| Text under study |
((

# The Ubuntu Forum Community > Other Discussion and Support > Art & Design >  Single color ubuntu logo stickers

## skorange

Would anyone else be interested in gathering together to make an order of some sweet ubuntu stickers?

The official store stickers are cool, they've got the normal orange ones, and some blue kubuntu ones too.  But for the ultimate in subtle coolness I want a sticker, containing the circular logo only, no text, in a solid white or black color. 

Like the 9.10 boot up splash screen, only stuck to wherever you want to see it.  Like the ubiquitous apple logo stickers
, only less pretentious.

What better way to kick off the new 10.04 release?  If you're interested, say aye.

----------


## mordak13

Cool I'd love it for my new laptop but I'm sure it's against some copyright of some sort. Check with the admins and see.

----------


## Minipalmer

I'd love to see it happen. I had often pondered making one for my laptop.

----------


## s.fox

Hello,

I would love to see a sticker of just the logo  :Smile: 

The only thing I have seen that is close is the system76 windows key stickers (Don't ship to Europe by the looks of things  :Sad:   )

-Silver Fox

----------


## WannabeFantasma

Well I was going to ask my friends at school, they learn how to make those so  :Smile: 
Going to ask them to make a "huge" ubuntu logo for my Media pc  :Very Happy: 
Will be cool!

----------


## Noraphalem

Yepp! A sticker would be cool!  :Guitar:

----------


## kmrs75

if its something your really serious about send me an email we cut vinyl in linux - we can do that for ya

hometowngraphics@comcast.net

and i can work with someone you tell me what size you would like and i can get it made 

-----  dell laptop has a circle in teh center i can make the logo fit around that circle

----------


## guptil

yeah man 
i am definetely interested in gathering some single color ubuntu logo stickers
i am a kind of a LOGOHOLIC person  :Wink: 
whee ever there is some thing related with logo designs ull mostly find me there
this is because i have been involved in *Animated Logo Design**and**Custom Logo Design* for the last four years and the years are still counting and will be counted always
because i can never even dream of leaving this designing work specially the logo designs


logos rox!

 :Guitar:

----------


## skorange

Yes! the back story of a vinyl sticker cut with linux is too good to pass up.

))

| Parts of the exercise |
#1 In the sticker thread, why does mordak13 suggest checking with the admins? Answer in one to three sentences.
#2 Please carry on the sticker thread with a new post that follows skorange's last reply.
The material that comes next has no connection to the sticker thread.

| Dataset |

((

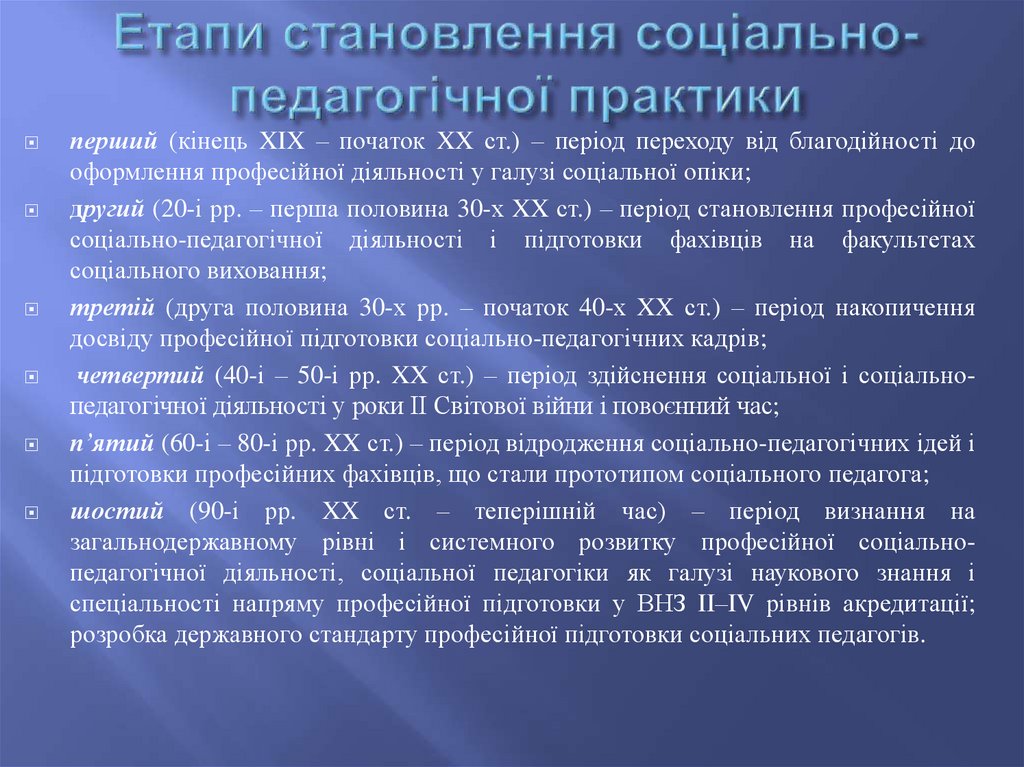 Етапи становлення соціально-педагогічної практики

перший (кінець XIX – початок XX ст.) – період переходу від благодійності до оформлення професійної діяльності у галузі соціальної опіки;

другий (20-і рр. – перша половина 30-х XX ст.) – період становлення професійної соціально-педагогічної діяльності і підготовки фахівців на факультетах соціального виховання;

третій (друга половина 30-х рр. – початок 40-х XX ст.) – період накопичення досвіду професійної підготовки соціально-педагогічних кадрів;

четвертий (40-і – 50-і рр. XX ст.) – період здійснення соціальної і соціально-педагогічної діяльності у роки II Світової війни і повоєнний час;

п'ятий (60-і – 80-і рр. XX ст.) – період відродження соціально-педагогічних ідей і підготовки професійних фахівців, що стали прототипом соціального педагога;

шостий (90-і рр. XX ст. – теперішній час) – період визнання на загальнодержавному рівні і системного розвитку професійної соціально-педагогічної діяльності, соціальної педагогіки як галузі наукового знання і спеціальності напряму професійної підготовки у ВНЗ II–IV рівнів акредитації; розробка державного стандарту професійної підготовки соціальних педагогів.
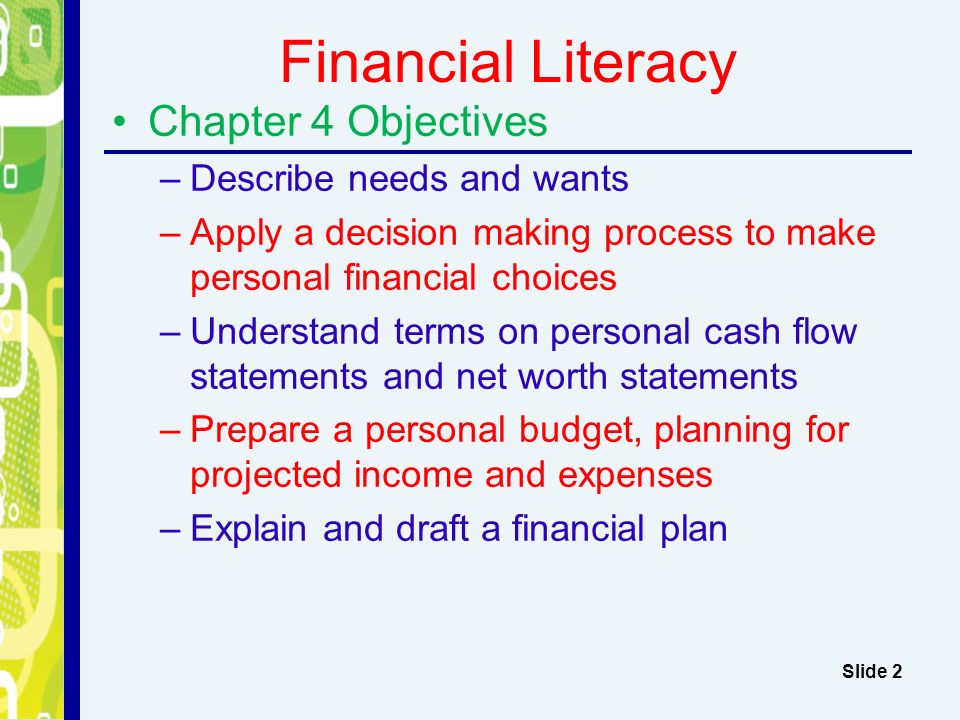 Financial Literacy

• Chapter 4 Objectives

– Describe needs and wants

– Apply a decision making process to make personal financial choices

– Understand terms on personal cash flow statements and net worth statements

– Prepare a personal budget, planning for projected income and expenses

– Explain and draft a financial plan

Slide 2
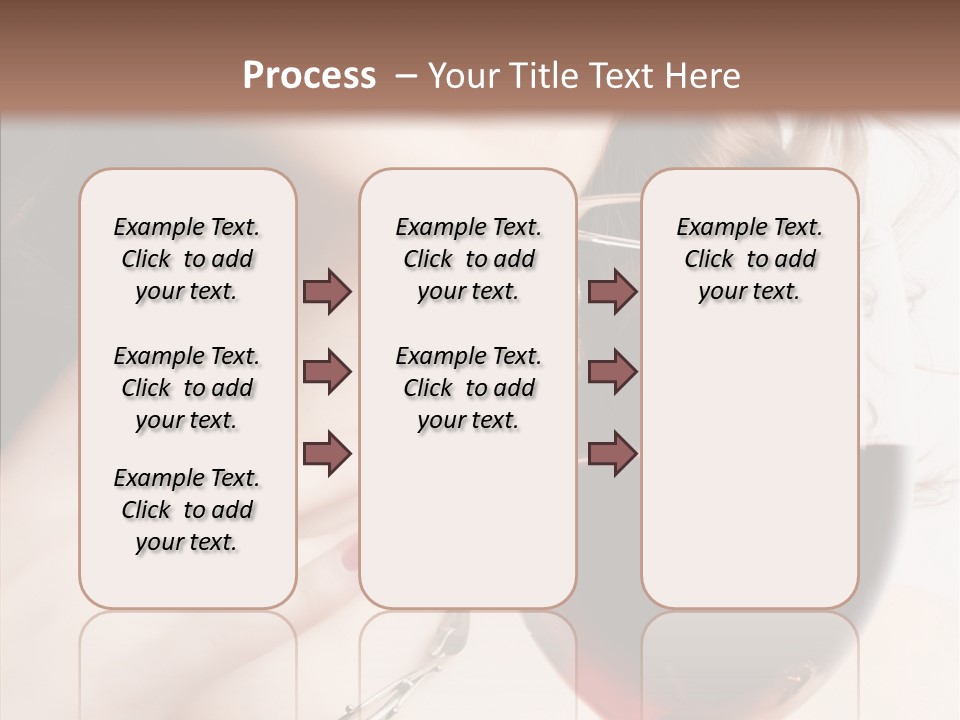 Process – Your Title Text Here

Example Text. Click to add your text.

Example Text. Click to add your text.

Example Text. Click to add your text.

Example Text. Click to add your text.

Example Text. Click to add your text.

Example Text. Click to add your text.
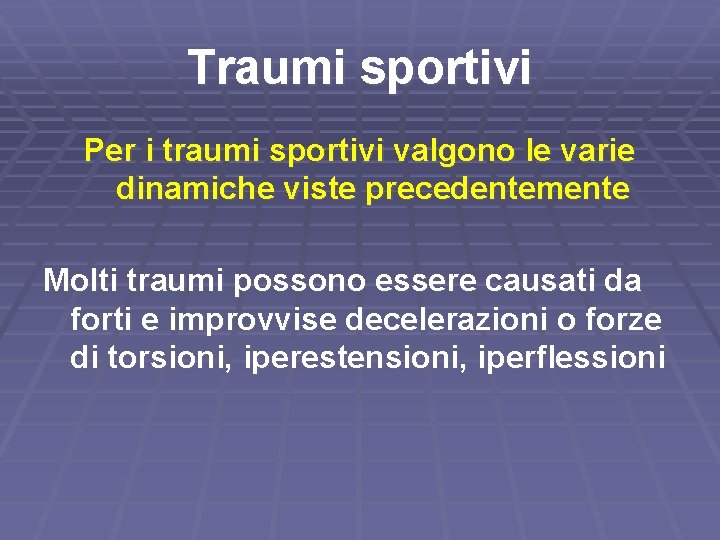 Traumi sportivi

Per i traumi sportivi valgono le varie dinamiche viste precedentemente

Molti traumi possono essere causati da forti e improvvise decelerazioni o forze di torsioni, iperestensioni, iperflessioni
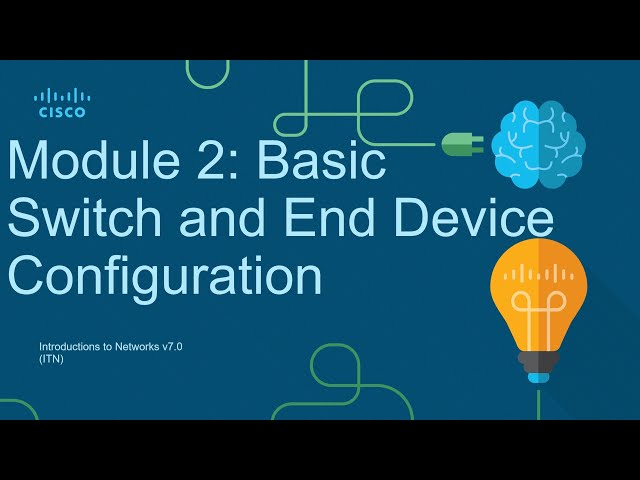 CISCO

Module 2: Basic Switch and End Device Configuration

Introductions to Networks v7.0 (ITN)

))

| Written responses |
#1 mordak13 would love a sticker for a new laptop but is sure it's against some copyright of some sort. That is why the advice is to check with the admins first.

#2
----------


## philodice

I wanted to order stickers for my laptop.  Now I'm thinking of a sew on patch for my netbook case, something in a ubuntu logo, single color, grey to match the case.  I'm working on it.
I have ban hammered the windows sticker from my AA0.

----------


## belkinsa

> Hello,
> 
> I would love to see a sticker of just the logo 
> 
> The only thing I have seen that is close is the system76 windows key stickers (Don't ship to Europe by the looks of things   )
> 
> -Silver Fox


So, you just write your address on an envelope (and put a stamp on it) and send it off to them?  Anything else?

----------


## kmrs75

> So, you just write your address on an envelope (and put a stamp on it) and send it off to them?  Anything else?


you can email us - hometowngraphics@comcast.net 

were going to add some linux to our website very soon 

its new but were going to keep adding things -- if there is anything that your looking for contact us and we will get it on for you 

www.hometown-graphics.com

----------


## belkinsa

No thanks.  I'm broke and free is the way to go (sometimes).  Sorry.

----------


## kmrs75

i do understand that same goes for us. the supplies cost money it adds up over time.

----------


## kmrs75

this goes for EVERYONE ------ 


hey we were just talking about it and we had a change of heart - well unless it gets to be too much 

since we don't feel comfortable charging for copy-rited logos but were not going to charge - our way to give a little back to everyone that has helped us over the past year or so that we have been here  

send your 
name 
address 
phone number 
and detail of what you would like (one color) 
and size 
if you have a pic that would help since there is many different logos out there 

to hometowngraphics@comcast.net 

we will get it to ya no charge our way of giving back a little 

all we ask is please tell others - we want to give back to the linux people and if we can get some back and get a few jobs at the same time that would be even better 

thanks from  www.hometown-graphics.com

----------


## darksideforge

> Cool I'd love it for my new laptop but I'm sure it's against some copyright of some sort. Check with the admins and see.


At one time there was a thread dedicated to when you were allowed to use the Ubuntu logo and fonts and when you weren't.  As I recall, Canonical's policy was VERY liberal in terms of what you could and/or couldn't do with it.  I seem to remember something along the lines of being able to do pretty much whatever you wanted under the GPL as long as you didn't do anything that was recognizable as Ubuntu and also hateful or spiteful (such as the Ubuntu circle around the nazi swastika etc etc).  I'll go look for that post again; I think it was somewhere in Absolute New Beginners threads or something.

----------


## kmrs75

> At one time there was a thread dedicated to when you were allowed to use the Ubuntu logo and fonts and when you weren't.  As I recall, Canonical's policy was VERY liberal in terms of what you could and/or couldn't do with it.  I seem to remember something along the lines of being able to do pretty much whatever you wanted under the GPL as long as you didn't do anything that was recognizable as Ubuntu and also hateful or spiteful (such as the Ubuntu circle around the nazi swastika etc etc).  I'll go look for that post again; I think it was somewhere in Absolute New Beginners threads or something.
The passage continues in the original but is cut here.